[LEAPSECS] operational time -- What's in a name?

Poul-Henning Kamp phk at phk.freebsd.dk
Fri Mar 28 12:12:46 EDT 2008


In message <20080328153341.GA25300 at ucolick.org>, Steve Allen writes:

>On Fri 2008-03-28T15:28:53 +0000, Tony Finch hath writ:

>> The POSIX standard guarantees that what Warner wrote is correct.

>

>The POSIX standard is in denial about leap seconds with respect to

>UTC. I don't know about international standards, but in people I'm

>sure that's not a good sign, and I try to avoid such.


I have long maintained that POSIX was one of the biggest and most
costly mistakes in international standards.

All the trouble with POSIX can be traced back to the fact that it
standardized backwards instead of forwards, or in other words: a
"rubberstamp standard" instead of a "roadmap standard".

But just like leapseconds, POSIX is a mistake that is with us here
today, and we will have to resolve the inconsistencies somehow.

But our problems with POSIX may pale soon, when the politically
ram-rodded, 7000 pages long OOXML standard for "office and business
documents gets ratified by ISO as a "rubberstamp" standard.

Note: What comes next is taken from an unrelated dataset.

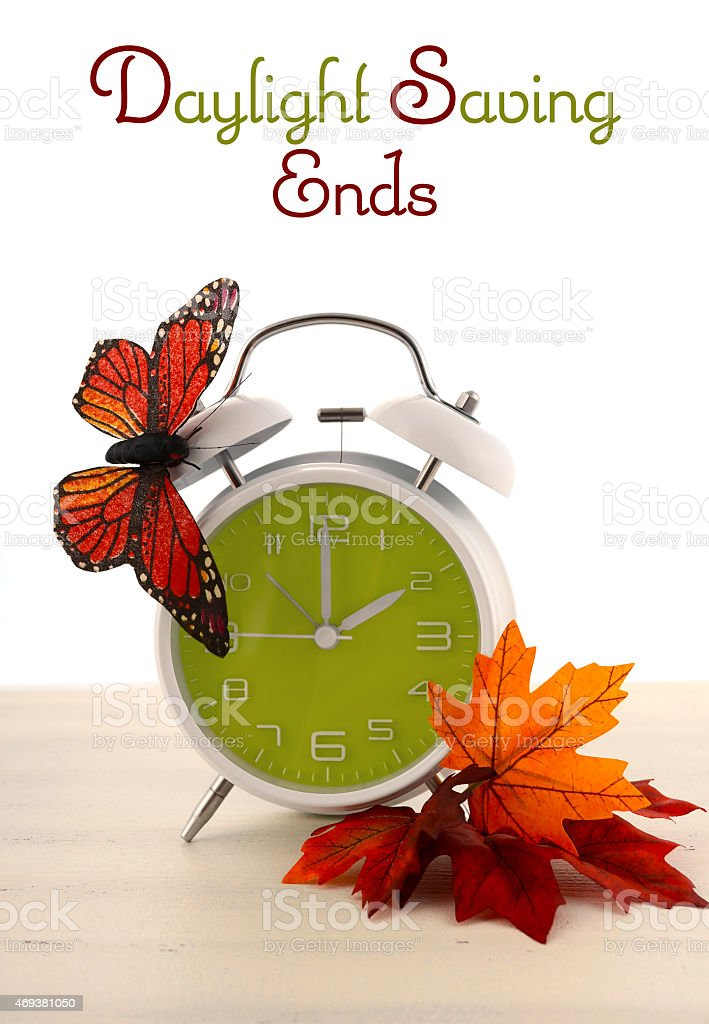 Daylight Saving Time Ends concept with Autumn Fall theme. stock photo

As far as I know that standard gets none of leap years, timezones
much less leap seconds right.

Behold the power of computers in the hand of the unwashed masses.

Poul-Henning

--
Poul-Henning Kamp | UNIX since Zilog Zeus 3.20
phk at FreeBSD.ORG | TCP/IP since RFC 956
FreeBSD committer | BSD since 4.3-tahoe
Never attribute to malice what can adequately be explained by incompetence.